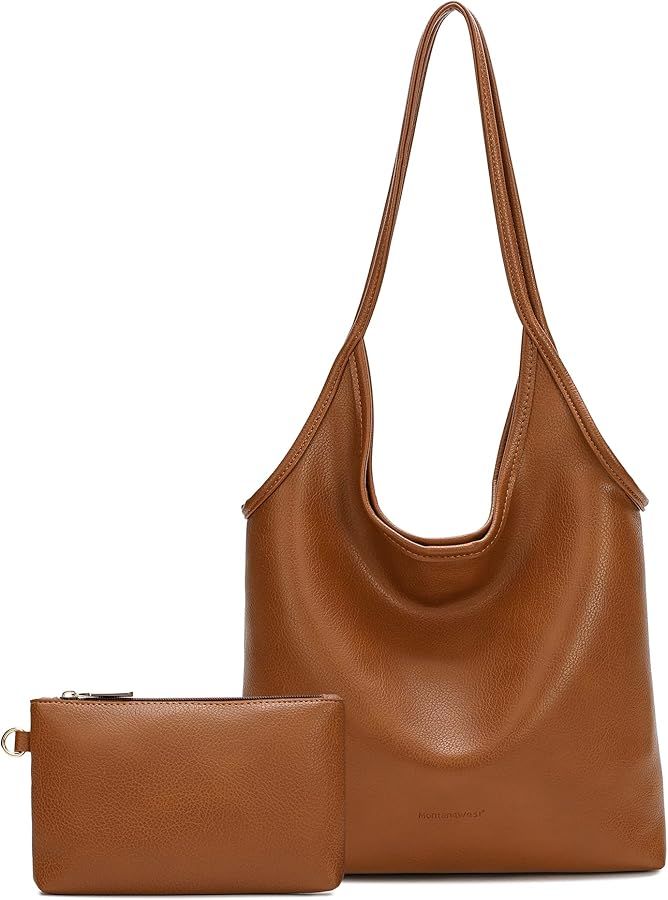 Montana West Slouchy Hobo Bags for Women Soft Designer Shoulder Purses Ladies Top Handle Handbag | Amazon (US)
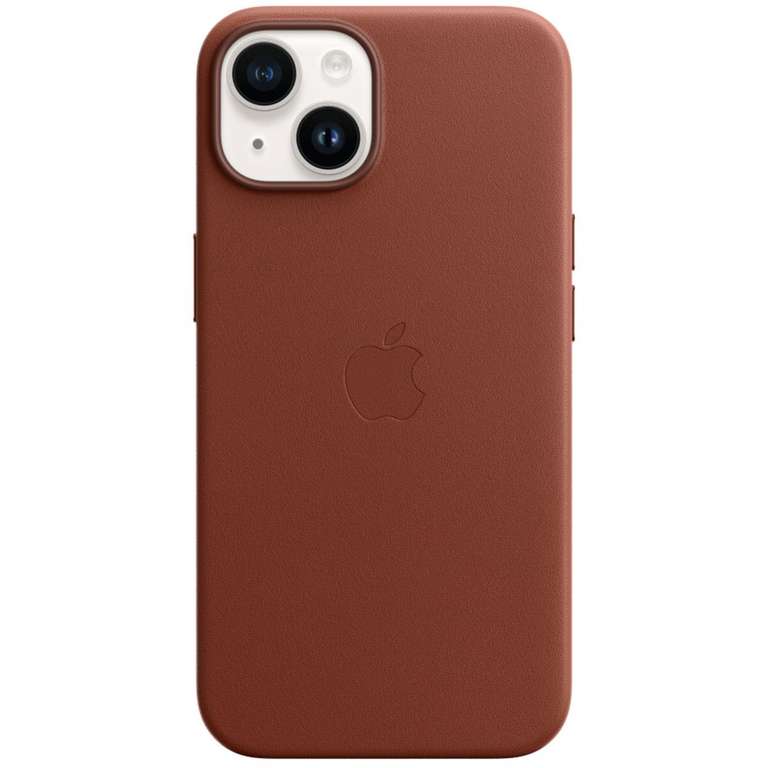Apple leather backcover met Magsafe voor de iPhone 14 @ Smartphonehoesjes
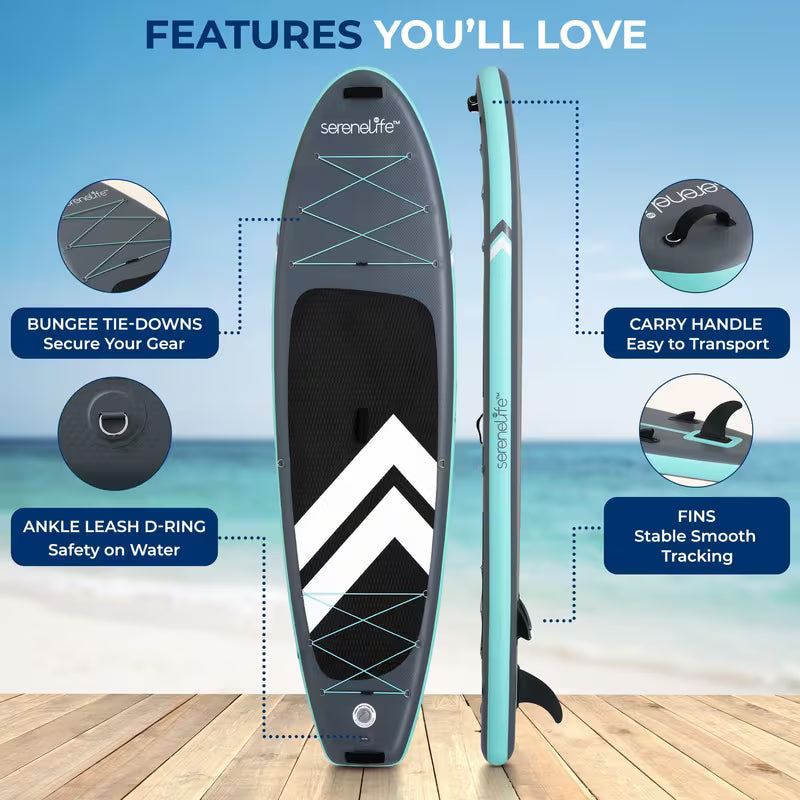 SereneLife Ultra-Light Inflatable Stand Up Paddle Board with Premium SUP Accessories - Extra Wide Stable Design with Non-Slip EVA Deck Pad for Youth and Adults of All Skill Levels - 350 lbs Capacity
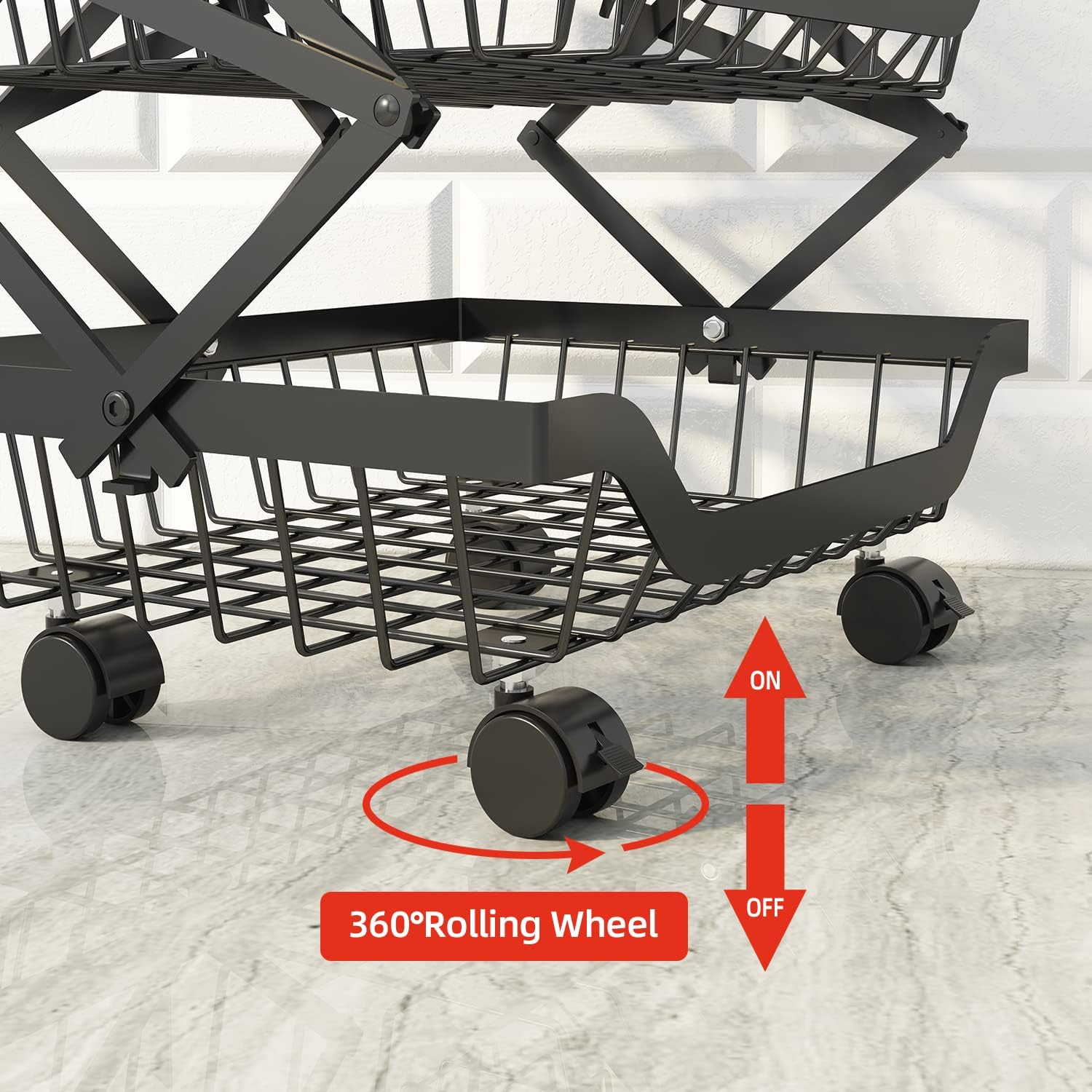 Collapsible Storage Baskets Rack with Wheels, 4 Tiers Foldable Rolling Cart for Office|Garage| Kitchen, No Assembly Required, Mobile Utility Cart for Fruit Vegetable
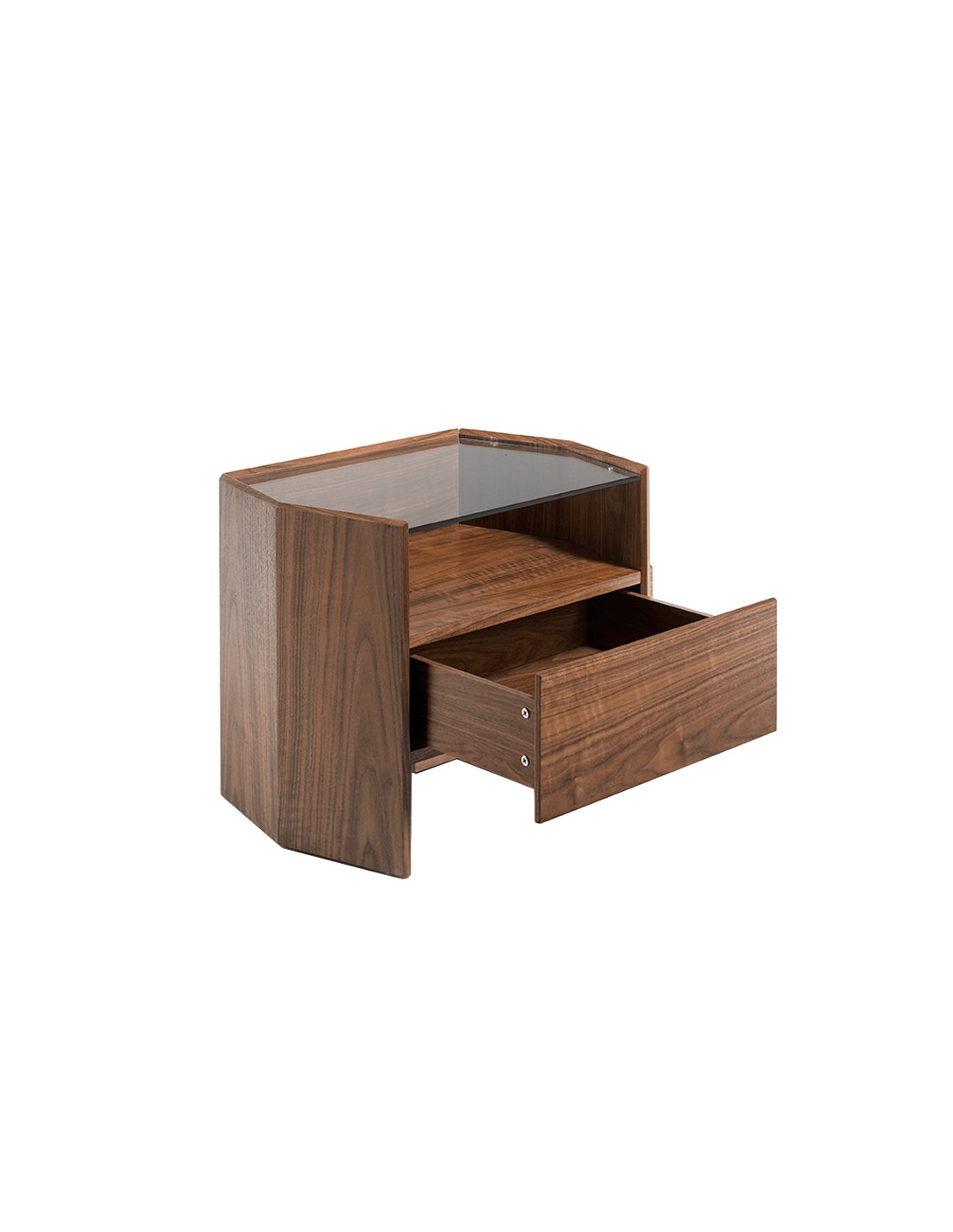 Mesita de noche nogal con tapa de cristal templado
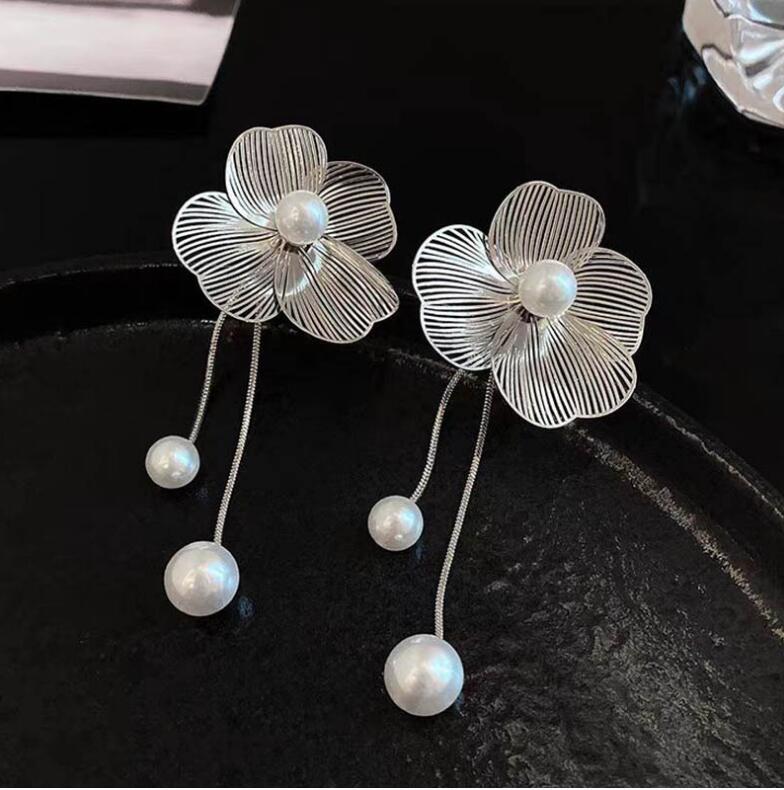 Moonlit Bloom Pearl Drop Earrings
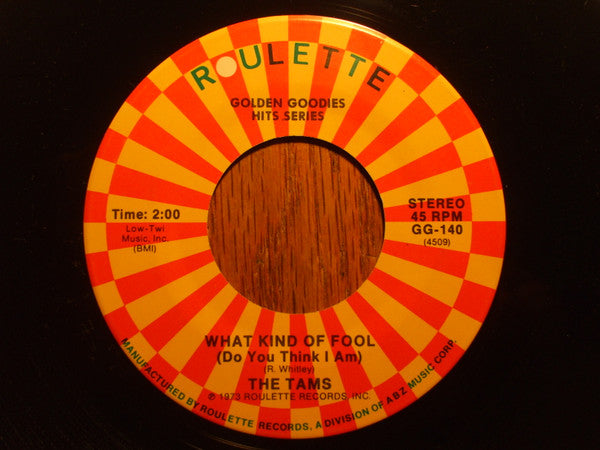 The Tams : Be Young, Be Foolish, Be Happy (7", Single, RE)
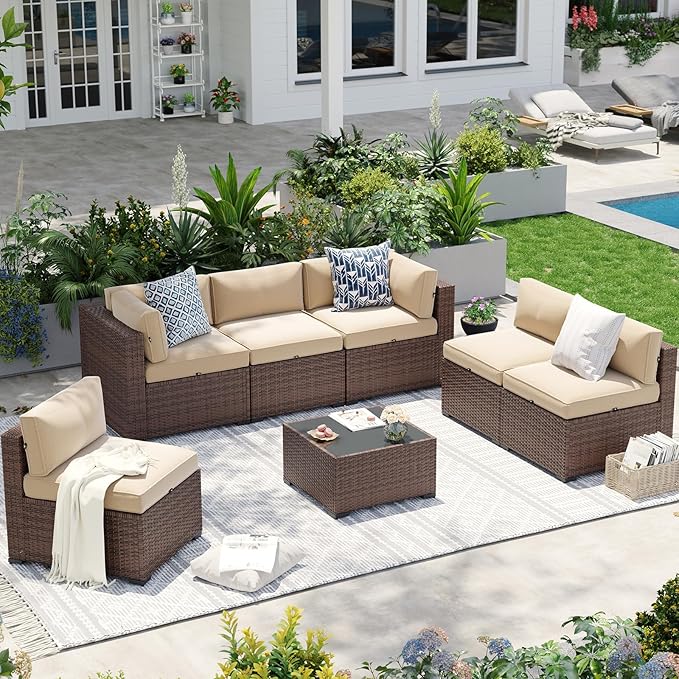 Aoxun Patio Furniture Sets, 7-Piece Outdoor Patio Furniture by Aoxun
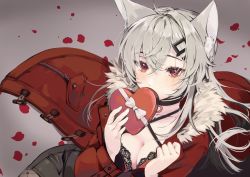 Rule 34 | 1girl, animal ears, artist request, blush, candy, chocolate, chocolate heart, food, heart, highres, looking at viewer, no mouth, saruei (vtuber), scar, scar on face, virtual youtuber, zipper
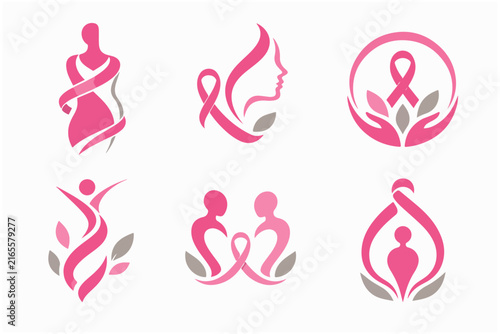 Pink ribbon abstract figure, beauty and health symbol for women's wellness.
——
Your output should be the lines from the line containing "The Tams : Be" through the last line of the listing above, restated exactly, with no pictures among them.

 The Tams : Be Young, Be Foolish, Be Happy (7", Single, RE)
 Aoxun Patio Furniture Sets, 7-Piece Outdoor Patio Furniture by Aoxun
 Rule 34 | 1girl, animal ears, artist request, blush, candy, chocolate, chocolate heart, food, heart, highres, looking at viewer, no mouth, saruei (vtuber), scar, scar on face, virtual youtuber, zipper
 Pink ribbon abstract figure, beauty and health symbol for women's wellness.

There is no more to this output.